Fast PARAFAC Algorithm for Target Localization in Bistatic MIMO Radar in the Co-Existence of Unknown Mutual Coupling and Spatially Colored Noise

作     者：Sui, Junjie Ye, Fang Wang, Xinhai Wen, Fangqing 

作者机构：Harbin Engn Univ Elect Informat Engn Harbin 150001 Peoples R China Nanjing Marine Radar Inst Nanjing 211153 Peoples R China Yangtze Univ Natl Demonstrat Ctr Expt Elect & Elect Educ Jingzhou 434023 Peoples R China 

出 版 物：《IEEE ACCESS》 (IEEE Access)

年 卷 期：2019年第7卷

页      面：185720-185729页

核心收录：

基　　金：National Natural Science Foundation of China National Key Research and Development Program of China [2016YFF0102806] Natural Science Foundation of Heilongjiang Province, China [F2017004] 

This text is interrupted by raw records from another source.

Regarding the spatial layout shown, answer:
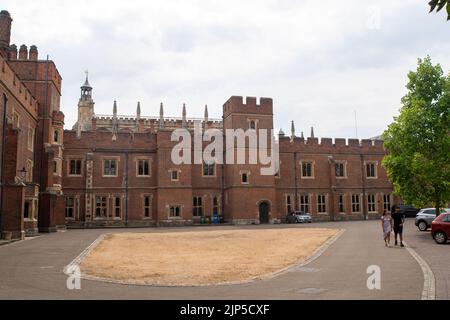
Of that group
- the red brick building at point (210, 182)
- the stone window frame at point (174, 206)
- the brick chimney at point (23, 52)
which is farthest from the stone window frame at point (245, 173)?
the brick chimney at point (23, 52)

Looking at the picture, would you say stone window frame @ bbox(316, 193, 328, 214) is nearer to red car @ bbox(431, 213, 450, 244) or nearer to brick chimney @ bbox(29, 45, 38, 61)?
red car @ bbox(431, 213, 450, 244)

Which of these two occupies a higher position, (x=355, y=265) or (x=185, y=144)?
(x=185, y=144)

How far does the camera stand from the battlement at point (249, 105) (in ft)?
139

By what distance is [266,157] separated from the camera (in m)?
42.8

主　　题：Multiple-input multiple-output radar target localization mutual coupling spatially colored noise parallel factor analysis 

摘      要：Target positioning using multiple-input multiple-output (MIMO) radar system has aroused extensive attention in the past decade. However, most of the existing positioning algorithms are only suitable for ideal scenarios (e.g., well-calibrated sensors, orthogonal waveforms, Gaussian white noise). In this paper, we focus on the target localization problem in a bistatic MIMO system in the co-existence of mutual coupling and spatially colored noise, i.e., to estimate the direction-of-arrival (DOA) and direction-of-departure (DOD) in such non-ideal scenario. To tackle this issue, a parallel factor (PARAFAC) analysis algorithm is proposed. Firstly, the de-noising operation is carried out to suppress the spatially colored noise. Then a PARAFAC analysis model is constructed to explore the tensor nature of measurement. After computing PARAFAC decomposition on the new tensor, the factor matrices associate with DOD and DOA are obtained. Thereafter, the de-coupling operation is followed to eliminate the mutual coupling. Finally, the idea of least squares is utilized to recovery DOD and DOA from the factor matrices. The proposed algorithm can achieve closed-form solution for DOD and DOA estimation without pairing calculation. Moreover, it provides better estimation performance than the state-of-the-art approaches. Detailed analyses are illustrated and simulation results verify the effectiveness of the proposed algorithm.